>> start TEXT EXTRACT

The data is now also plotted on log-log scales which has the advantage that you can see the rates of change easily. On a logarithmic axis the steepness of the line corresponds to the rate of change. What the chart shows is that low- and middle-income countries increased their emissions at very similar rates.
By default the chart shows the change of income and emission for the 14 countries that are home to more than 100 million people, but you can add other countries to the chart.
What has been true in the past two decades will be true in the future. For the poorer three-quarters of the world income growth means catching up with the good living conditions of the richer world, but unless there are cheap alternatives to fossil fuels it also means catching up with the high emissions of the richer world.
Our challenge: find large-scale energy alternatives to fossil fuels that are affordable, safe and sustainable
The task for our generation is therefore twofold: since the majority of the world still lives in poor conditions, we have to continue to make progress in our fight against energy poverty. But success in this fight will only translate into good living conditions for today’s young generation when we can reduce greenhouse gas emissions at the same time.
Key to making progress on both of these fronts is the source of energy and its price. Those living in energy poverty cannot afford sufficient energy and those that left the worst poverty behind rely on fossil fuels to meet their energy needs.
Once we look at it this way it becomes clear that the twin energy problems are really the two sides of one big problem. We lack large-scale energy alternatives to fossil fuels that are cheap, safe, and sustainable.
This last version of the scatter plot shows what it would mean to have such energy sources at scale. It would allow the world to leave the unsustainable current alternatives behind and make the transition to the bottom right corner of the chart: the area marked with the green rectangle where emissions are net-zero and everyone has left energy poverty behind.
Without these technologies we are trapped in a world where we have only bad alternatives: Low-income countries that fail to meet the needs of the current generation; high-income countries that compromise the ability of future generations to meet their needs; and middle-income countries that fail on both counts.
Since we have not developed all the technologies that are required to make this transition possible large scale innovation is required for the world to make this transition. This is the case for most sectors that cause carbon emissions, in particular in the transport (shipping, aviation, road transport) and heating sectors, but also cement production and agriculture.

>> end TEXT EXTRACT
>> start DATA

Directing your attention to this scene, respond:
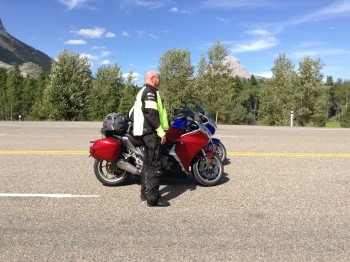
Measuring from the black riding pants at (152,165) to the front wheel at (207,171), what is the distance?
113 centimetres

>> end DATA

TASKS TO COMPLETE
[A] Can you shorten the paragraph in the energy text that begins "The task for our generation" while keeping its main facts?
[B] Could you print the part of the energy text between "Key to making" and "safe, and sustainable.", inclusive?

ANSWERS FOR THE TASKS
[A] Our generation faces a twofold task. Most of the world still lives in poor conditions, so we must keep fighting energy poverty. That progress will only secure good living conditions for today's young generation if greenhouse gas emissions are reduced at the same time.

[B]
Key to making progress on both of these fronts is the source of energy and its price. Those living in energy poverty cannot afford sufficient energy and those that left the worst poverty behind rely on fossil fuels to meet their energy needs.
Once we look at it this way it becomes clear that the twin energy problems are really the two sides of one big problem. We lack large-scale energy alternatives to fossil fuels that are cheap, safe, and sustainable.